As Senator Warren said, “I just released a report examining 20 of the worst federal enforcement failures in 2015. Its conclusion: “Corporate criminals routinely escape meaningful prosecution for their misconduct.
“In a single year, in case after case, across many sectors of the economy, federal agencies caught big companies breaking the law — defrauding taxpayers, covering up deadly safety problems, even precipitating the financial collapse in 2008 — and let them off the hook with barely a slap on the wrist. Often, companies paid meager fines, which some will try to write off as a tax deduction.
“The failure to adequately punish big corporations or their executives when they break the law undermines the foundations of this great country. Justice cannot mean a prison sentence for a teenager who steals a car, but nothing more than a sideways glance at a C.E.O. who quietly engineers the theft of billions of dollars.”
Are we any better than the situation in Victor Hugo’s classic book Les Miserables, where the main character, Jean Valjean, was sentenced to 19 years in prison for stealing bread for his starving sister and her family? Meanwhile, people who commit greater crimes are given a slap on the wrist at best.
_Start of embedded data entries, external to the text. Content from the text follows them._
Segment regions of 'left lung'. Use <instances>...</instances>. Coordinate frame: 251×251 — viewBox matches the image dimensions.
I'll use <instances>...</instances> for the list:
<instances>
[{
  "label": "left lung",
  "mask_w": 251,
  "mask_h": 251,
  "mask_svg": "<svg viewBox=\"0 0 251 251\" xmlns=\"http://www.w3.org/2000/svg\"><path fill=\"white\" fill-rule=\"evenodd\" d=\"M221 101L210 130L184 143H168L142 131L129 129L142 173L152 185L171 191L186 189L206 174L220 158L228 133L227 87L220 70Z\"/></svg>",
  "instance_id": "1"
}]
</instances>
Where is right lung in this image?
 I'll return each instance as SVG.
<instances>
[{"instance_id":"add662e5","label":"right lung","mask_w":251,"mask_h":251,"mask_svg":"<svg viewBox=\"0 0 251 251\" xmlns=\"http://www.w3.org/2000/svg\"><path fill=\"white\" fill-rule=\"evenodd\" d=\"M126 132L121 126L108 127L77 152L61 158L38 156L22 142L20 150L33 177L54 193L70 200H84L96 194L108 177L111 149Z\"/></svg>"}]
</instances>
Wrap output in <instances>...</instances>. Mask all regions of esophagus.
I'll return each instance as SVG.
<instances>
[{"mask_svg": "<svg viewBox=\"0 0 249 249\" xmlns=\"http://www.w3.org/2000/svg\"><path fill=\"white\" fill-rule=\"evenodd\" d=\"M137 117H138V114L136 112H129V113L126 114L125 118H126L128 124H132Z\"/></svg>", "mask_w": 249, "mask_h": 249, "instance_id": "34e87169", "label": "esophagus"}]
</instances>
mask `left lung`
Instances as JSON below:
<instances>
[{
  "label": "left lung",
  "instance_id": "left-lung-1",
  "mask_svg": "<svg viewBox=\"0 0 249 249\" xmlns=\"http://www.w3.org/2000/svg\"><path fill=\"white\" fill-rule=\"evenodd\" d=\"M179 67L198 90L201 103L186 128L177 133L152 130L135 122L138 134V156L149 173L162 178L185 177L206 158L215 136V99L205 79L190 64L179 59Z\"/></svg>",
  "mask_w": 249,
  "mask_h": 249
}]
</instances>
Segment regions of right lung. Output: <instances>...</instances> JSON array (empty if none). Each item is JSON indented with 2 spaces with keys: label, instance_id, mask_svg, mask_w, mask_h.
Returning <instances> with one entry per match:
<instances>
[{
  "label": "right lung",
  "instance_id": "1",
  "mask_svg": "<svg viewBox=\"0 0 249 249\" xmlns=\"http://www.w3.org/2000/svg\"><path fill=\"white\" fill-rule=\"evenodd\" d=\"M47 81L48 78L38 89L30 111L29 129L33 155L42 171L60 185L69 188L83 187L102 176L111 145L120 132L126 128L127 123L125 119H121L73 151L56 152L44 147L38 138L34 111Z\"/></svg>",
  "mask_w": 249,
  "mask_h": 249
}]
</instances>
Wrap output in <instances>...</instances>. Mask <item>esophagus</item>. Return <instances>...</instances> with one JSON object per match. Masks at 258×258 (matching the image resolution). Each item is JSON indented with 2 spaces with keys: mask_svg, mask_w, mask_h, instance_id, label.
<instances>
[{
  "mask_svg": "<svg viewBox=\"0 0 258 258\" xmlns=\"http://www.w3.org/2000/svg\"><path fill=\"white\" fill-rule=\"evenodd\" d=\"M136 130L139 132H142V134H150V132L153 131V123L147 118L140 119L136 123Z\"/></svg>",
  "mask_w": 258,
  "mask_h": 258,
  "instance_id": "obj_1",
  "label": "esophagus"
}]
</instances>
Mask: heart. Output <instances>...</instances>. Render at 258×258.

If CEO’s and top executives can get away with crimes that can cost hundreds of millions or billions of dollars and can harm large segments of the population, what does that say about a just society? And what does that tell these corporate criminals? They see there is no disincentive to act the way they do, and so they keep doing it.
This also explains the popularity of Senator Bernie Sanders, as he runs for President of the U.S. The first presidential primary for the 2016 election was just held in Iowa, and Bernie and Hillary Clinton ended up in a dead heat. Many people are excited by Bernie’s message, which is the same message that Elizabeth Warren is espousing: our system is crooked and it needs a major fix.